Intraoperative pressure-area loops may be acquired and displayed on-line using transesophageal echocardiographic automated border detection and readily analyzed in a manner similar to pressure-volume loops. LV performance was depressed immediately after cardiopulmonary bypass compared with before. On-line pressure-area relations may be clinically useful to assess LV performance in patients undergoing cardiac surgery in whom load and contractility may be expected to vary rapidly.

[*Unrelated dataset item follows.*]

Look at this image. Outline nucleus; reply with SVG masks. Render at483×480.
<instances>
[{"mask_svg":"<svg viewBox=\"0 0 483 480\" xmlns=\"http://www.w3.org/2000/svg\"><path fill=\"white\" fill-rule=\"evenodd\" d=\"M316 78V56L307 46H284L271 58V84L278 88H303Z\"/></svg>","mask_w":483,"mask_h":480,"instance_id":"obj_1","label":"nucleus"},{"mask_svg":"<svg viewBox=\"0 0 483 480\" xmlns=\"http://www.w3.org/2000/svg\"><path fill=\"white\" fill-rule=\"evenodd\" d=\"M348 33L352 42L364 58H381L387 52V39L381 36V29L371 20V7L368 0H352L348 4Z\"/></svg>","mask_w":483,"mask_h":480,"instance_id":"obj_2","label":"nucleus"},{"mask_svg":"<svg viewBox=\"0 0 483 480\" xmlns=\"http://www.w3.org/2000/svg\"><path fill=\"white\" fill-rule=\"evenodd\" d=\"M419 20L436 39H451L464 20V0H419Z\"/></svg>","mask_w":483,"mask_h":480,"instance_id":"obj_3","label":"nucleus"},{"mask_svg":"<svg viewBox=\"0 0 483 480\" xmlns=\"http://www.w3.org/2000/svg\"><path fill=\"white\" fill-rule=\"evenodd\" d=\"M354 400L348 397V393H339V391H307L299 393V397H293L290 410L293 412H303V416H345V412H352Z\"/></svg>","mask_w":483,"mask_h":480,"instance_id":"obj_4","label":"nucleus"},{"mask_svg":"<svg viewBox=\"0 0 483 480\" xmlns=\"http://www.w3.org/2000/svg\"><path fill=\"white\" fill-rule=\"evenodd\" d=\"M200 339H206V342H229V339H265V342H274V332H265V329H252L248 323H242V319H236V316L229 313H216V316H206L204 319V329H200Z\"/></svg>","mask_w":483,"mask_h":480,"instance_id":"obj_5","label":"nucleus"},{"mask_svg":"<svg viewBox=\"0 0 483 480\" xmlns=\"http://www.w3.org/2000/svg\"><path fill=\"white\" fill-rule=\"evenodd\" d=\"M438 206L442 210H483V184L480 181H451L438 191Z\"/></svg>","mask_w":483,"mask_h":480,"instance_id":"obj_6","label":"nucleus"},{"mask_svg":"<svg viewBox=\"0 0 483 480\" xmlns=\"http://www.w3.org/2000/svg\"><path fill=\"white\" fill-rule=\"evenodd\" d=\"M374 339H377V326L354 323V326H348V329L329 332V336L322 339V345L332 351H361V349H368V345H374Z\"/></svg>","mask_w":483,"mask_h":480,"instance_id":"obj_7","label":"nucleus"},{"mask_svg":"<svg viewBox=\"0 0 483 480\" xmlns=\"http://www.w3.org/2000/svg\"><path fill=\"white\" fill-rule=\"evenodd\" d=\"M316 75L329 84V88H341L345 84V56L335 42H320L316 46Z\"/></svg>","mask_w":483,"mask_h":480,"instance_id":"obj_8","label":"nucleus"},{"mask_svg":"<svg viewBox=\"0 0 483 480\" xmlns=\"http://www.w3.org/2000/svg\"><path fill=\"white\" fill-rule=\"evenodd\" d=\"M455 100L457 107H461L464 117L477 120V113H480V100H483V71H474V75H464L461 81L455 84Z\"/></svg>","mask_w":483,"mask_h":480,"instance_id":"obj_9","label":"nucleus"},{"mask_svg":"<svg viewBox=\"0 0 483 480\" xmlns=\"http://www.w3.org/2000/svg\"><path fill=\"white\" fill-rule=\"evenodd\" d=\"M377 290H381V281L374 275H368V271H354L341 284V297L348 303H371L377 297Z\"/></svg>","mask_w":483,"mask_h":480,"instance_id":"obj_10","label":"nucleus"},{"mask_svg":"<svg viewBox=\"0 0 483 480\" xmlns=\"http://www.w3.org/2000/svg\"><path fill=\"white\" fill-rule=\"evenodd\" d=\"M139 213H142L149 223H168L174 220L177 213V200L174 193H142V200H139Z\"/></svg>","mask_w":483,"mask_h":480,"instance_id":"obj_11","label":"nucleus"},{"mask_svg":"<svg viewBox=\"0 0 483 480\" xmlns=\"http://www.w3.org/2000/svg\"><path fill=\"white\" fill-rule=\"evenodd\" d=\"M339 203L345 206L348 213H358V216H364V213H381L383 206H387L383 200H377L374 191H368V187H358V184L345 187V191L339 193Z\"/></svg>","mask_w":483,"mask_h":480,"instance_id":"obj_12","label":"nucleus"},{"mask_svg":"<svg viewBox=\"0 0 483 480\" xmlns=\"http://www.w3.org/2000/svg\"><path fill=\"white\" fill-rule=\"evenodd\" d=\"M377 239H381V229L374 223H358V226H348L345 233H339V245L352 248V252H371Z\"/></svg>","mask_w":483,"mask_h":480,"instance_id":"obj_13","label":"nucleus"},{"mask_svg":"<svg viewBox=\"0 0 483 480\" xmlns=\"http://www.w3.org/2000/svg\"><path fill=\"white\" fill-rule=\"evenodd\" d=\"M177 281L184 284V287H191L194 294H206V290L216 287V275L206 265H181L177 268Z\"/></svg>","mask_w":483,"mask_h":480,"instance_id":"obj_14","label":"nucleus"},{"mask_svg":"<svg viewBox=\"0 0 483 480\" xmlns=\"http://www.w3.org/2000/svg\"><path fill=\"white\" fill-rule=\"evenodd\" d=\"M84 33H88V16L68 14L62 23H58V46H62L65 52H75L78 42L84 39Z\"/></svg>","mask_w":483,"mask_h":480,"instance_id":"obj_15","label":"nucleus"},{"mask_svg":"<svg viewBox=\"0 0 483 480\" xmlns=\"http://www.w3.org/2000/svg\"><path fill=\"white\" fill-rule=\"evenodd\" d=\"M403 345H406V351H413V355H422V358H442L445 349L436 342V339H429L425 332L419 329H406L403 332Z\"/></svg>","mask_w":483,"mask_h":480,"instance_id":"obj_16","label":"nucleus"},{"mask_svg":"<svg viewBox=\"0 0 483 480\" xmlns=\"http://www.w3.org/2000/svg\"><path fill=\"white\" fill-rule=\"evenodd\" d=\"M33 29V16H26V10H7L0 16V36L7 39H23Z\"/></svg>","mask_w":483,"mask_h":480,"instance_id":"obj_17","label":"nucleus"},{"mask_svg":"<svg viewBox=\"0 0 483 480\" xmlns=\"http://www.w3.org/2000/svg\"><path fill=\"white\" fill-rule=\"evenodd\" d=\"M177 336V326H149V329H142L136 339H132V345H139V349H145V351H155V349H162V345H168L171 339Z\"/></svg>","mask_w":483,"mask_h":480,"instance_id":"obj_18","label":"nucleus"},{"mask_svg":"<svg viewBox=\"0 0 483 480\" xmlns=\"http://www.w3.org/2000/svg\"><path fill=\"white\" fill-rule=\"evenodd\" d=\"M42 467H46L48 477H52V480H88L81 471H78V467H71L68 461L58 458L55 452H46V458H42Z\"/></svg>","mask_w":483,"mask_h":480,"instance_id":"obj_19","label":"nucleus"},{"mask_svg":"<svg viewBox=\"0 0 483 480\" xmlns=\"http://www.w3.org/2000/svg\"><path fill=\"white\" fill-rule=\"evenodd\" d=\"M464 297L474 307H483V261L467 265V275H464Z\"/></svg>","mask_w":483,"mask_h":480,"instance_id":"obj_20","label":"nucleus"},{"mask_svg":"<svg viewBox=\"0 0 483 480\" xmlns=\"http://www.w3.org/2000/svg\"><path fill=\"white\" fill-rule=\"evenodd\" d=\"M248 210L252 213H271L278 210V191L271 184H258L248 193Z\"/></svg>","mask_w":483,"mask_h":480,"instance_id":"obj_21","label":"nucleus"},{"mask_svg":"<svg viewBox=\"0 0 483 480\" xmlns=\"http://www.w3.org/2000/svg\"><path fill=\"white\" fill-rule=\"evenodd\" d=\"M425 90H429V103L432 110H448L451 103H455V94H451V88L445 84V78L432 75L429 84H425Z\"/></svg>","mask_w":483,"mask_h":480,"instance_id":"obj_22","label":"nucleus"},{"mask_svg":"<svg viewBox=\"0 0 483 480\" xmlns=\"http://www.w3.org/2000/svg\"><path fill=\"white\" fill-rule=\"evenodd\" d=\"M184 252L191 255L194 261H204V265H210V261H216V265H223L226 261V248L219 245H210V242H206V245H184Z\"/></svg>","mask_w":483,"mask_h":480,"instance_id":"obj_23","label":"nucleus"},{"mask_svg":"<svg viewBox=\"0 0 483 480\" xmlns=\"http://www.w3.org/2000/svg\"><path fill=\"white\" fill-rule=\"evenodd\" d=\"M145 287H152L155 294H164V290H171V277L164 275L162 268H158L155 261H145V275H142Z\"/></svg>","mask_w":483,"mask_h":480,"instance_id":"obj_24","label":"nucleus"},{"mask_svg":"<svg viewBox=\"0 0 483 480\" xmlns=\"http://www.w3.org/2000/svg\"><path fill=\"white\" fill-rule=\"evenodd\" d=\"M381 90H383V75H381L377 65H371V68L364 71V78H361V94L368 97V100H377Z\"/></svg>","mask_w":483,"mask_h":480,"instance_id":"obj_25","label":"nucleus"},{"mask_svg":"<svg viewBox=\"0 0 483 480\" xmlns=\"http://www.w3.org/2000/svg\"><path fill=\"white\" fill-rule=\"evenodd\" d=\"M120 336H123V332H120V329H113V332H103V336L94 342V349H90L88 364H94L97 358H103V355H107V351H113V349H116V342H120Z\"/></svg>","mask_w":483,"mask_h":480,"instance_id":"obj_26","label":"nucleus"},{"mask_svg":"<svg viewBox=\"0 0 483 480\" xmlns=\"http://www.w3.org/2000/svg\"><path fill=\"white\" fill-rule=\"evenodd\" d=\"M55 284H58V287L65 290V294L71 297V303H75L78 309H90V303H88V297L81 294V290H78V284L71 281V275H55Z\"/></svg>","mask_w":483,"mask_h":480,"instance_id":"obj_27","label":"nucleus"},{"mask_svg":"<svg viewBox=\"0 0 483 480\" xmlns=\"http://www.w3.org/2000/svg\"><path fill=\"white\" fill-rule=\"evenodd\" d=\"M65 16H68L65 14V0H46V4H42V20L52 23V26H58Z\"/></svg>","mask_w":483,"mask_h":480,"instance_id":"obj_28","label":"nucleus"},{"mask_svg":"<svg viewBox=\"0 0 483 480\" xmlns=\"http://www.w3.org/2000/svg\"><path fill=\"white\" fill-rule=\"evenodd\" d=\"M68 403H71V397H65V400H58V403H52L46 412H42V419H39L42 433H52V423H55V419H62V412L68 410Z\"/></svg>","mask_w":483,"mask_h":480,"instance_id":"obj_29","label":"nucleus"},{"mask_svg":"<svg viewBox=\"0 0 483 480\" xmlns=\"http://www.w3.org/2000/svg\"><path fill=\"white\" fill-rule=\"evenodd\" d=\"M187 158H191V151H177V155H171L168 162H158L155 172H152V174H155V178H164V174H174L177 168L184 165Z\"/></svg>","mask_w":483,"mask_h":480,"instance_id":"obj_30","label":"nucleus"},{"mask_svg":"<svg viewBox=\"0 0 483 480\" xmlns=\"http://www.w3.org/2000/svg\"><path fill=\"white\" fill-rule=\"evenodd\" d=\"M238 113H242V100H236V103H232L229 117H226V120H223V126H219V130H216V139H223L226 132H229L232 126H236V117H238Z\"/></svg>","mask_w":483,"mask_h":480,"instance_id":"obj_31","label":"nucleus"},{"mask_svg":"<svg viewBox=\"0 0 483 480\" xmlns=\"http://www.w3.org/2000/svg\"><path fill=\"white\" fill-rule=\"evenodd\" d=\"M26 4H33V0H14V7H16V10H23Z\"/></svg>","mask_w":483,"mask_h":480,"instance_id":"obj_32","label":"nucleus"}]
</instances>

压力-容积关系已被确立为评估左心室(LV)功能的有用指标。由于获取左心室容积数据存在困难,这些方法在术中的应用受到限制。经食管超声心动图自动边界检测可测量左心室横截面积作为容积指标,并可与压力数据相结合以在线构建压力-面积环。本研究的目的是利用在线压力-面积关系评估冠状动脉搭桥手术患者在体外循环前及刚结束体外循环后术中的左心室功能。
对连续13例患者进行了研究。在与超声系统相连的计算机工作站上同时测量左心室横截面积、左心室压力以及电磁流量探头测得的主动脉流量。将压力-面积环与在体外循环前后下腔静脉阻断期间由压力和流量数据构建的同步压力-容积环进行比较。然后将压力-容积计算值(收缩末期弹性、最大弹性和可预负荷诱发的每搏功)应用于以面积替代容积数据的压力-面积环。对于个体患者,在体外循环前(r = 0.99 ± 0.03,标准误差估计值[SEE] = 5 ± 2%,n = 10)和体外循环后(r = 0.96 ± 0.05,SEE = 5 ± 2%,n = 9),压力-面积环测得的每搏力变化与压力-容积环测得的每搏功估计值变化密切相关。在7例有配对数据集的患者中,体外循环后收缩末期弹性、最大弹性和可预负荷诱发的每搏力的压力-面积估计值较体外循环前显著降低。在这些相同患者中,手术后左心室功能的负荷依赖性指标(每搏量、心输出量和面积变化分数)未改变。
术中压力-面积环可通过经食管超声心动图自动边界检测获取并在线显示,且能以类似于压力-容积环的方式进行分析。与体外循环前相比,体外循环后左心室功能立即降低。在线压力-面积关系对于评估心脏手术患者的左心室功能可能具有临床实用性,因为这些患者的负荷和收缩性可能会迅速变化。